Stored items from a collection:
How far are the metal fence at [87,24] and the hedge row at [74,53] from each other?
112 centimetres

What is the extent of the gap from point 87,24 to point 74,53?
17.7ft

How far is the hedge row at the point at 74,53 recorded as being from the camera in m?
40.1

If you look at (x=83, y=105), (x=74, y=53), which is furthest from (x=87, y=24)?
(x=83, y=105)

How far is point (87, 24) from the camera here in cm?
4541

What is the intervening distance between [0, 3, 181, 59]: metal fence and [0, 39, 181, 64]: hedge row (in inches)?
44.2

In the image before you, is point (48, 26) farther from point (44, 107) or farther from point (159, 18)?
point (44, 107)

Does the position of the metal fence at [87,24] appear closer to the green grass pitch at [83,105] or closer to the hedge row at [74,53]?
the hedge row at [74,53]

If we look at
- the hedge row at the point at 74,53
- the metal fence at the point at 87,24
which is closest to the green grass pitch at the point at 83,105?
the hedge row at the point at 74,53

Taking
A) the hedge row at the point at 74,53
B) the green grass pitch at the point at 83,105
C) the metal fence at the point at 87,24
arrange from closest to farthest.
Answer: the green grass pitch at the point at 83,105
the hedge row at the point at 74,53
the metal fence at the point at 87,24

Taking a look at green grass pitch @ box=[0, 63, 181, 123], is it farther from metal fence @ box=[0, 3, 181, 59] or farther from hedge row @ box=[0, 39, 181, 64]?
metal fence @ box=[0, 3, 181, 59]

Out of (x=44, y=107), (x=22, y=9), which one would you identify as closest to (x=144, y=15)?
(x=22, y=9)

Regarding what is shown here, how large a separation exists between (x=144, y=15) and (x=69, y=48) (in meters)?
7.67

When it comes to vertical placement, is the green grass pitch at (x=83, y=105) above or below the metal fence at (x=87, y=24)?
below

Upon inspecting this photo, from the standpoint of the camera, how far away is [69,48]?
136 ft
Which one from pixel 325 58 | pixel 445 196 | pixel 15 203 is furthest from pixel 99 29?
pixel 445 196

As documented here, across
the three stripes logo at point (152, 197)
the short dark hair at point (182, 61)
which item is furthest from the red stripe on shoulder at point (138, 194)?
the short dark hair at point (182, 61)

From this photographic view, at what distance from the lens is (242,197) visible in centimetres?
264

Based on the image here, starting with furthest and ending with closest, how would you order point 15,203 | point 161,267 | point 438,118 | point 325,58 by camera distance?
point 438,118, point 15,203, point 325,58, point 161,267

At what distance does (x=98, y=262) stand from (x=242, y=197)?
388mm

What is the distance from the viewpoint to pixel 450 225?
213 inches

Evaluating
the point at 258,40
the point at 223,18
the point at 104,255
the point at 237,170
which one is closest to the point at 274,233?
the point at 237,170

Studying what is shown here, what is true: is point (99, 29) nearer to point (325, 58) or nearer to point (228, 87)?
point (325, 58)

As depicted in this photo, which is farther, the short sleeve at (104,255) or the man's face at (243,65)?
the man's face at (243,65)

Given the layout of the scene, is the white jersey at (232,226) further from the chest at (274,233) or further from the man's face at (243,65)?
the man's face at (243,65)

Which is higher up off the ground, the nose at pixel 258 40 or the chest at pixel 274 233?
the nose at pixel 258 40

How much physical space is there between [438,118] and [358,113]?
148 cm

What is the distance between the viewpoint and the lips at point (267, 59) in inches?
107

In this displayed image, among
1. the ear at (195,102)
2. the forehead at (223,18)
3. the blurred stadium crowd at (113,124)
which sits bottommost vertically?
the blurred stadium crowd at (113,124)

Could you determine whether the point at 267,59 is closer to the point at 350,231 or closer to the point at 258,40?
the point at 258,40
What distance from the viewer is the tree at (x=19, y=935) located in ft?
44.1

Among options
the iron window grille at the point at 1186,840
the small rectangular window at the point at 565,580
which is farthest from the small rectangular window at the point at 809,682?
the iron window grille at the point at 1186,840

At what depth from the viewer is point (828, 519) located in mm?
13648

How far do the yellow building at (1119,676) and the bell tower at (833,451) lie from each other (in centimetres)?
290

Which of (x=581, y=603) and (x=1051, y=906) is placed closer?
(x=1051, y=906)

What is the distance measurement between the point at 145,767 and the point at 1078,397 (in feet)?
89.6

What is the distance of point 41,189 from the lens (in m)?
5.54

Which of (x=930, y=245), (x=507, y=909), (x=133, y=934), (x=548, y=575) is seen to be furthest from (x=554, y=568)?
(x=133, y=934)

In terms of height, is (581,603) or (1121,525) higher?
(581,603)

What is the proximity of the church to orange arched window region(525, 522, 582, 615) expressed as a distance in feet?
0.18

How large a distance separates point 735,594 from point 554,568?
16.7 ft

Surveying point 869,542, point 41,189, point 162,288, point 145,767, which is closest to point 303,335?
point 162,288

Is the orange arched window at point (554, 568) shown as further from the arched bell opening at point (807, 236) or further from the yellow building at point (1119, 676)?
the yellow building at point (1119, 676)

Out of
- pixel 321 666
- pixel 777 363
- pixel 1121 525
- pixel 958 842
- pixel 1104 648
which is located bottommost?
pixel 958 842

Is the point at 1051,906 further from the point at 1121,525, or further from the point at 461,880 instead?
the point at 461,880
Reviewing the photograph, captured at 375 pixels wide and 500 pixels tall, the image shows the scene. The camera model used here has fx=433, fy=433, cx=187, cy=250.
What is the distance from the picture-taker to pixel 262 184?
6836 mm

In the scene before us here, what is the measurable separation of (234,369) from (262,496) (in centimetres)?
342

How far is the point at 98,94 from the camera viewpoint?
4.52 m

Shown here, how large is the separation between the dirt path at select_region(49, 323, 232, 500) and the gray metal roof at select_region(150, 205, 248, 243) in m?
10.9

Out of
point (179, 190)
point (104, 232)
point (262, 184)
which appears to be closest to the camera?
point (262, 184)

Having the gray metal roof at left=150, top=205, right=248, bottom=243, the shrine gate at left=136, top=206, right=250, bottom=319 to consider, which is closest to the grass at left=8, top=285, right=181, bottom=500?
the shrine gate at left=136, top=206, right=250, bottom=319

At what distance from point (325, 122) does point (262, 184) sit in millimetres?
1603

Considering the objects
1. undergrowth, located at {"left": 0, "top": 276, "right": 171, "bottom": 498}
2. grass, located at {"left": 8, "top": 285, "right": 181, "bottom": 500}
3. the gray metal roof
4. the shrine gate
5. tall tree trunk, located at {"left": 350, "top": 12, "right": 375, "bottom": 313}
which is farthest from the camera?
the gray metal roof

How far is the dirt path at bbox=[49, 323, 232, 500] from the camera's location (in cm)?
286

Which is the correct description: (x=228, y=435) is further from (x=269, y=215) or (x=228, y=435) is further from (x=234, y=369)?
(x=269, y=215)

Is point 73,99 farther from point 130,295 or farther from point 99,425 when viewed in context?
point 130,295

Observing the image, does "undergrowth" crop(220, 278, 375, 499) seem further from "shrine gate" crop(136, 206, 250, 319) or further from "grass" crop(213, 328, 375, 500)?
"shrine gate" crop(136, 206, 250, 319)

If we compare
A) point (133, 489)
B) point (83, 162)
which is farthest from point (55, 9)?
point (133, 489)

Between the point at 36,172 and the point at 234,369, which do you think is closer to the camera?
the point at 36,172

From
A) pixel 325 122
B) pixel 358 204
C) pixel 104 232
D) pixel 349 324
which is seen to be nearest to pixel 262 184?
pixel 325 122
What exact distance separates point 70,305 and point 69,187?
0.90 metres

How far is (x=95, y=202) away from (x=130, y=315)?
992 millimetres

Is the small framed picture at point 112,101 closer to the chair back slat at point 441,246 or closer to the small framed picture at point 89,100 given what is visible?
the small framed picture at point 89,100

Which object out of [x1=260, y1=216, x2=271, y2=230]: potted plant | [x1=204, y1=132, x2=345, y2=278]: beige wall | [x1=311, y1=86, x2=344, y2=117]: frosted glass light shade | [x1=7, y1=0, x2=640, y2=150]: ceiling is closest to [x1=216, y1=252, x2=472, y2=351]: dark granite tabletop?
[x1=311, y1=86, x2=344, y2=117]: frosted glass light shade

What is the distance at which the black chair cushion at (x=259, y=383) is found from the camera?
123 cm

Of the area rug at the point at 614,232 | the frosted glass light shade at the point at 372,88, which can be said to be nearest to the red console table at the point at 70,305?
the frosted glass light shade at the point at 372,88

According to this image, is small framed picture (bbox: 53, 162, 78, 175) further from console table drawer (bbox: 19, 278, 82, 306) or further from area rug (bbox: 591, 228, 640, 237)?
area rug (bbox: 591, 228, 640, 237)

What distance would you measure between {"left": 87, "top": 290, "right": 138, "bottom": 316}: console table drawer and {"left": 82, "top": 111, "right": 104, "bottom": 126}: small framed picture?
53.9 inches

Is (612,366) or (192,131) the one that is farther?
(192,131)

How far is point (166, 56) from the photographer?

[INSTRUCTIONS TO FOLLOW]
Exact repetition is required for the lines from the one that contains "Which object out" through the final line; leave out everything else.

[WRITTEN REPLY]
Which object out of [x1=260, y1=216, x2=271, y2=230]: potted plant | [x1=204, y1=132, x2=345, y2=278]: beige wall | [x1=311, y1=86, x2=344, y2=117]: frosted glass light shade | [x1=7, y1=0, x2=640, y2=150]: ceiling is closest to [x1=216, y1=252, x2=472, y2=351]: dark granite tabletop?
[x1=311, y1=86, x2=344, y2=117]: frosted glass light shade

What is the distance at which the black chair cushion at (x=259, y=383) is found from the camera?
123 cm

Of the area rug at the point at 614,232 | the frosted glass light shade at the point at 372,88, which can be said to be nearest to the red console table at the point at 70,305?
the frosted glass light shade at the point at 372,88

According to this image, is small framed picture (bbox: 53, 162, 78, 175) further from console table drawer (bbox: 19, 278, 82, 306) or further from area rug (bbox: 591, 228, 640, 237)?
area rug (bbox: 591, 228, 640, 237)

What distance would you measure between {"left": 87, "top": 290, "right": 138, "bottom": 316}: console table drawer and {"left": 82, "top": 111, "right": 104, "bottom": 126}: small framed picture?
53.9 inches

Is (612,366) or (192,131) the one that is farther?
(192,131)

How far is point (166, 56) from the photographer?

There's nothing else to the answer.